Os bantu são um macro-grupo étnico linguístico que ocupam um vasto território no continente africano, desde a África Central até a África do Sul. Algumas etnias que compõem esse grupo foram trazidas para o Brasil desde o início da escravidão. No país foram distribuídos em todas as regiões. No interior do estado de São Paulo, mais especificamente no médio Tietê ou oeste paulista, conceberam a partir das heranças africanas a cultura da caiumba.

A caiumba busca a harmonia da vida por meio do equilíbrio das energias: feminina e masculina. A dança se caracteriza pela umbigada entre homens e mulheres. A massemba = umbigada é típica em várias danças do universo bantu. O umbigo é o canal de alimentação quando ainda se está no ventre materno. É o eixo de equilibrio corporal e um dos pontos mais importantes para manifestação da força existencial.

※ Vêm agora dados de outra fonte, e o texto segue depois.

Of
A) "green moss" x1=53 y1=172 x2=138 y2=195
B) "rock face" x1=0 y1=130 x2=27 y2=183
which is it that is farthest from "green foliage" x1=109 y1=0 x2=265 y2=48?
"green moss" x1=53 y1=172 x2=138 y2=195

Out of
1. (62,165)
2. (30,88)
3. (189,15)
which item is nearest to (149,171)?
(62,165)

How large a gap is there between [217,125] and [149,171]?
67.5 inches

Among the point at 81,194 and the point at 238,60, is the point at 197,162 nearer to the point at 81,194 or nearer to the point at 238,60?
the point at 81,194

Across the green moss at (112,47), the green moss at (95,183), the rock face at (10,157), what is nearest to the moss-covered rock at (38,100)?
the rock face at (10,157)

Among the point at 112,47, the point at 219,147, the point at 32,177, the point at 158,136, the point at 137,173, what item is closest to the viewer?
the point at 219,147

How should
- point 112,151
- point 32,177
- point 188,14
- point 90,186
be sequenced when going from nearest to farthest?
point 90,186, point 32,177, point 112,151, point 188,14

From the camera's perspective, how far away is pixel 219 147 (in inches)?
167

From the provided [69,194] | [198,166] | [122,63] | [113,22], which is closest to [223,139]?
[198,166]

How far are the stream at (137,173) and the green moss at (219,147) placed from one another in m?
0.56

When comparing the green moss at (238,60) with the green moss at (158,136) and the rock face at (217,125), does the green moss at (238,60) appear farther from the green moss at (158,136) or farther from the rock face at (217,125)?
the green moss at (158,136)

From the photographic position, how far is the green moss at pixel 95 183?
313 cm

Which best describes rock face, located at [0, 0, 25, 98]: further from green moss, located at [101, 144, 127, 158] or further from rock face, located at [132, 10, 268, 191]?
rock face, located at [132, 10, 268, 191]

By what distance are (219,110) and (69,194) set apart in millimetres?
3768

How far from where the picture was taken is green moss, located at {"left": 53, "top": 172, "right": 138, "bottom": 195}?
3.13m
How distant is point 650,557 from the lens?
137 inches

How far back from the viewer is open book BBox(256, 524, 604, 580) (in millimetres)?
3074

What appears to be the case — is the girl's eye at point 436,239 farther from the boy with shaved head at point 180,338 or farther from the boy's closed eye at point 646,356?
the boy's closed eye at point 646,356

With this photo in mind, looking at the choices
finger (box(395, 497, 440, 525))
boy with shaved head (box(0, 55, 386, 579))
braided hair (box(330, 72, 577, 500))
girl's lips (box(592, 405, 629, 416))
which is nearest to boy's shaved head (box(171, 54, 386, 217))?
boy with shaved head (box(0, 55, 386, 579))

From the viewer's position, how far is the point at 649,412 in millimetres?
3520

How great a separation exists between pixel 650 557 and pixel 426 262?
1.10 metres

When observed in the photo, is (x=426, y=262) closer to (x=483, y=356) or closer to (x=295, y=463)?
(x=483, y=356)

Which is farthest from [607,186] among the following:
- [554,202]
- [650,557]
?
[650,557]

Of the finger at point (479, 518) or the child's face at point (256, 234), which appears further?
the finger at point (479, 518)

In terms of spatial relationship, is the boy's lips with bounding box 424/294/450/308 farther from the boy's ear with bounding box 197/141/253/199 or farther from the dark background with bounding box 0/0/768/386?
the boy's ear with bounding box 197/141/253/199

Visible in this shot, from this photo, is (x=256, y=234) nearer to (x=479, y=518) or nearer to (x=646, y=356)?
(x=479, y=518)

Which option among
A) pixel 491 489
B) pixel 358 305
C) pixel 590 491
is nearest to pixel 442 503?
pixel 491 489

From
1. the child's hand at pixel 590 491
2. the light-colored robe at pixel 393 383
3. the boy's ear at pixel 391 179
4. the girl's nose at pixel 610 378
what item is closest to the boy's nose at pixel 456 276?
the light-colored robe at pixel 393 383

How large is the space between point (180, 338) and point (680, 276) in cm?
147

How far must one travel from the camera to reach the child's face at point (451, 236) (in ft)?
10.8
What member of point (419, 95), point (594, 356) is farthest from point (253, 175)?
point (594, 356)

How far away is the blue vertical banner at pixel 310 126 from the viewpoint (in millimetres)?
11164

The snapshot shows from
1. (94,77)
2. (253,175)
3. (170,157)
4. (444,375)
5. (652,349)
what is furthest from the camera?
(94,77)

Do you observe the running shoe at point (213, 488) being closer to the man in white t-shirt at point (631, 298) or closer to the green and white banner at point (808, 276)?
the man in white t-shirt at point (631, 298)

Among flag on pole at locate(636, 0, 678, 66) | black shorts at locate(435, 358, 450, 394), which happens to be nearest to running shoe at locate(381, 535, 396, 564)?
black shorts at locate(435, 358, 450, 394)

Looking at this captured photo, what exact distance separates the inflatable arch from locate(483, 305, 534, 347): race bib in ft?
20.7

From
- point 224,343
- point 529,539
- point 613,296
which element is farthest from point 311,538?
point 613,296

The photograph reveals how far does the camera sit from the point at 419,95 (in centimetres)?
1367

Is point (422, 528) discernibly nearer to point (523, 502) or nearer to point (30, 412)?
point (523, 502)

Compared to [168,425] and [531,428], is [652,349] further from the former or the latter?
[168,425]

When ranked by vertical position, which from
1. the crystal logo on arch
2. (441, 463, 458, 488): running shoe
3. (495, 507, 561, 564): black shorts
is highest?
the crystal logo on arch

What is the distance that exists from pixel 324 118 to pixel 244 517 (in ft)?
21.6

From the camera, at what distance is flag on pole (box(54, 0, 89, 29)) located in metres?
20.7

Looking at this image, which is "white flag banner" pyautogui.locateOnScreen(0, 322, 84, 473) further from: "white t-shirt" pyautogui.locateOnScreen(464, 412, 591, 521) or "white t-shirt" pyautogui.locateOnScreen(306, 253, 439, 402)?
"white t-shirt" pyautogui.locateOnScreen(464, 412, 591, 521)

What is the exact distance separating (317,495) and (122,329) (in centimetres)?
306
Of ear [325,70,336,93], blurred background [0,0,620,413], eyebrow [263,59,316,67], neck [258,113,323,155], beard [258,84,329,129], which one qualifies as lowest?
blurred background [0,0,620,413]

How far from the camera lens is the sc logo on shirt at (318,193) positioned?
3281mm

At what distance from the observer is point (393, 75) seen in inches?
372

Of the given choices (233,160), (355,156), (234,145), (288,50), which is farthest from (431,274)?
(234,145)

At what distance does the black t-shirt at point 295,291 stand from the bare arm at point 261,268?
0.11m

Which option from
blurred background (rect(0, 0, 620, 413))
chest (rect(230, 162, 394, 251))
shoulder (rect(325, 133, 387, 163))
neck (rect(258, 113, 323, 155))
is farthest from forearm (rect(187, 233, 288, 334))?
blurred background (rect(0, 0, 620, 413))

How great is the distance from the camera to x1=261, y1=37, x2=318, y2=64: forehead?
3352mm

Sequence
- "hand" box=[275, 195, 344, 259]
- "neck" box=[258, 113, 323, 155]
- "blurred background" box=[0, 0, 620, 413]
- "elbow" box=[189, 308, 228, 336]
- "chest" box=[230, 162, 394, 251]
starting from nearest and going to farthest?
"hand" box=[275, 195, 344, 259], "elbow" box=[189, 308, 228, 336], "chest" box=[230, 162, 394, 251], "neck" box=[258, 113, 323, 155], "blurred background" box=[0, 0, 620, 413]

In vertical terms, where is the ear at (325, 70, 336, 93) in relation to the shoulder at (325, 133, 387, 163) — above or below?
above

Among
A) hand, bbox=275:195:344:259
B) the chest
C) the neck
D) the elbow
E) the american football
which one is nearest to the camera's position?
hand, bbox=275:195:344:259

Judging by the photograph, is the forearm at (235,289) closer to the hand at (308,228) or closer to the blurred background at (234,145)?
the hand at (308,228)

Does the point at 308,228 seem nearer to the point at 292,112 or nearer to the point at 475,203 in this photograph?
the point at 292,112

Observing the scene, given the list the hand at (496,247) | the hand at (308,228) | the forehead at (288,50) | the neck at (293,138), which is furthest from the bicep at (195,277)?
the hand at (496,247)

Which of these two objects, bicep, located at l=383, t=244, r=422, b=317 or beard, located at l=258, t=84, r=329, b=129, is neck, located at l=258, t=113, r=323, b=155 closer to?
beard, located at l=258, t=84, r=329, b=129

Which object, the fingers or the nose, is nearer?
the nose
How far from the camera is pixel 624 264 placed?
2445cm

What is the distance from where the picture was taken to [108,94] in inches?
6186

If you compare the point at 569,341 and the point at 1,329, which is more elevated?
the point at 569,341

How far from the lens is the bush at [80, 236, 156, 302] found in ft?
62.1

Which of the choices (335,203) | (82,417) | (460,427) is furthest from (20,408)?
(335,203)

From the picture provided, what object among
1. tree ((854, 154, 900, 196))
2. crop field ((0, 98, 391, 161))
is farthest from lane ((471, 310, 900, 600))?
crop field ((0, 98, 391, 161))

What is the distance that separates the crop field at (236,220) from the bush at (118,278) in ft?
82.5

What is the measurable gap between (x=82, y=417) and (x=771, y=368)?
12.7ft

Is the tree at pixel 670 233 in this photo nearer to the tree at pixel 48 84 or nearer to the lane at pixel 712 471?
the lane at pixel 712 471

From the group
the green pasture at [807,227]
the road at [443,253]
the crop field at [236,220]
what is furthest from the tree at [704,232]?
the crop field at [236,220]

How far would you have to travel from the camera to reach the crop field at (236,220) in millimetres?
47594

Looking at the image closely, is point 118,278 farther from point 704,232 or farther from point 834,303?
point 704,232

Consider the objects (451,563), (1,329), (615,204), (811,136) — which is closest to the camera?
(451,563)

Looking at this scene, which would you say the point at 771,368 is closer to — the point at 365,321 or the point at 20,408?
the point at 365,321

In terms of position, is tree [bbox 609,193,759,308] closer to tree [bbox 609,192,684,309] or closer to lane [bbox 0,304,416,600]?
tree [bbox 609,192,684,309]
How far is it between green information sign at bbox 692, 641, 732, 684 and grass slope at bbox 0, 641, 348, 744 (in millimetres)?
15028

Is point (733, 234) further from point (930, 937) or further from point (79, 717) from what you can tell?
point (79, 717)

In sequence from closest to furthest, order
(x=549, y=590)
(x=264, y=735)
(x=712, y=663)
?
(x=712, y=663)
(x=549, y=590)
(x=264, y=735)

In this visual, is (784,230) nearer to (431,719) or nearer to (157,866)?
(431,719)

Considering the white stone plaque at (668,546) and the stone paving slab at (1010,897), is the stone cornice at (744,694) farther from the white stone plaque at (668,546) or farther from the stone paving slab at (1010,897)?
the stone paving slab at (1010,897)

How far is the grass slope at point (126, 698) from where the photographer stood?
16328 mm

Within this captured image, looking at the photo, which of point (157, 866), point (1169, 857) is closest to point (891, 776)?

A caiumba celebra o encontro em que os viventes lembram seus antepassados e saúdam os seus ancestrais. Com isso, se estabelece uma ideia de comunidade que envolve o mundo espiritual e o mundo material. Na caiumba esses mundos se complementam. 

Além da estética da dança e da música, o que sustenta essa manifestação é uma cosmogonia ancestral amparada em uma ética milenar que revela uma epistemologia complexa com contribuições para a filosofia. A filosofia bantu, conhecida como ubuntu = o ser sendo com o outro, é presente na caiumba. As noções de comunidade, solidariedade, espiritualidade, ancestralidade e corporeidade são essenciais para a ética que fundamenta a cultura da caiumba. Nesse momento de pandemia mundial ocasionada pela Covid-19 em que o isolamento social é a melhor medida de segurança e cuidado até que seja descoberta a vacina para o controle da doença, esses valores éticos vivenciados na caiumba são um alicerce para se lidar com a situação e as dificuldades que ela acarreta.

O desafio imposto a todos nós de permanecer fisicamente distanciados uns dos outros não significa a distância do ser do outro, ou seja, a preocupação pelo outro. Nesse momento reforçamos a atenção e o cuidado da comunidade revigorando os laços de fraternidade e solidariedade tão necessários para emancipação humana no reconhecimento das diferenças e na preservação da natureza, o nosso espaço comum.

A caiumba dialoga com esse momento com a sabedoria ancestral. Tão logo seja possível o encontro, que possamos ser confortados com o abraço acolhedor. Por enquanto, os membros do projeto Casa de Batuqueiro seguem cantando e dançando em suas casas, pois “a nossa casa é casa de batuqueiro” e a esperança e alegria são revigoradas todos os dias.